The CEOs said the U.S. consumer is currently in good financial health. Bank of America’s Brian Moynihan said the amount of money in customers’ accounts has been stable. Dimon said wages are up while debt loads have dropped, and Fraser said consumers are spending at elevated levels.
All that could change as the Fed increases rates at an aggressive pace. With inflation rising as high as 9% this year, the Fed has aggressively raised rates from near zero to a range of 3% to 3.25% in a few months. Fed Chair Jerome Powell acknowledged that households will feel an impact.
“We have got to get inflation behind us. I wish there were a painless way to do that, there isn’t,” Powell said at a news conference following the announcement of the rate increase.
“In this environment, the role that banks play to protect consumers and provide access to affordable credit is absolutely critical,” said Rep. Maxine Waters, D-California and chairwoman of the House Financial Services Committee.
While billed as a hearing on everyday finances, the CEOs were also peppered with political questions with Washington in the midst of an election year. Democrats pushed the CEOs on issues like racial equity, the unionization efforts at banks, as well as evergreen financial topics like overdraft fees and fraud.
Republicans took the opportunity to both pushes back on the need for the hearing – this is the third time Democrats have brought Wall Street executives in front of this committee since taking control of the House in 2019 – as well as high inflation. One hot-button issue was gun store sales. Earlier this month the major payment networks – Visa, Mastercard, and American Express – said they would start categorizing gun store sales as a separate merchant code. It’s a decision gun control advocates have pushed for, potentially to help catch surges of gun sales ahead of a mass shooting.
Rep. Roger Williams, R-Texas, pushed the bank CEOs on whether they would follow the payment networks’ decision. In response, all six CEOs said they would not stop legal gun sales and would protect consumers’ privacy.
“We don’t want to tell Americans what to do with their money,” Dimon said.
Goldman Sachs and Morgan Stanley, which focus on investment banking, did not testify at Wednesday’s hearing. Instead, the CEOs of three new banks were brought in: Andy Cecere of U.S. Bank, William Demchak of PNC Financial, and Bill Rogers Jr. of Trust.
Each of them runs “super regionals” – banks that are huge in their own right, with thousands of branches and hundreds of billions in assets, but dwarfed in size by JPMorgan, BofA, Citi, and Wells.

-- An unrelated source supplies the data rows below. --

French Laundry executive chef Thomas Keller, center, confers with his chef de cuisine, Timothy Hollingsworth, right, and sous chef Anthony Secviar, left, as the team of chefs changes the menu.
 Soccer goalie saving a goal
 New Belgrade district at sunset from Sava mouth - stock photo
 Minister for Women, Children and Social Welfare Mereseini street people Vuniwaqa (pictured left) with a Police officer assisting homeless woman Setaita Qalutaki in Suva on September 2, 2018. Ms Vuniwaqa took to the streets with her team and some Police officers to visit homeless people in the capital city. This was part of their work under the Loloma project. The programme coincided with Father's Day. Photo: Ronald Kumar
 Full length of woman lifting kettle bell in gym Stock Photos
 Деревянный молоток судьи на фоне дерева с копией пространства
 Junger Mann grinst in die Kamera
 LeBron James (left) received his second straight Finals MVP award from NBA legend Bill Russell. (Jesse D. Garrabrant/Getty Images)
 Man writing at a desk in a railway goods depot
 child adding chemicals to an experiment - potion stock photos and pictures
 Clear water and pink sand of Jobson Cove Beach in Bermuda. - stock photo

Many Americans still remember bailing out of the banking industry nearly 15 years ago, so the CEOs also used the platform to sell themselves as a force for good.
“The work we do at JPMorgan Chase matters, in good times, and particularly in tough times,” Dimon said in his opening remarks. “We finance Americans’ ambitions with loans for homes, autos, and growing a small business, and provide valuable products and services to more than half of American households.”
Eager to avoid the political headache that comes with being labeled as part of “Wall Street,” the super regionals used the hearing to sell themselves as a competitive “Main Street” alternative to the Wall Street megabanks.
“We are one-sixth the size of some banks on this panel,” PNC’s Demchak said.
The head of Wells Fargo typically faces tough questions from lawmakers because of the various scandals that cost the bank billions of dollars in fines and forced it to operate under the supervision of the Federal Reserve.
Wells CEO Charles Scharf said the bank has taken a number of steps to revamp its culture. But Waters was doubtful, noting recent reports about the bank holding fake job interviews for women and having additional fines imposed upon it by financial regulators.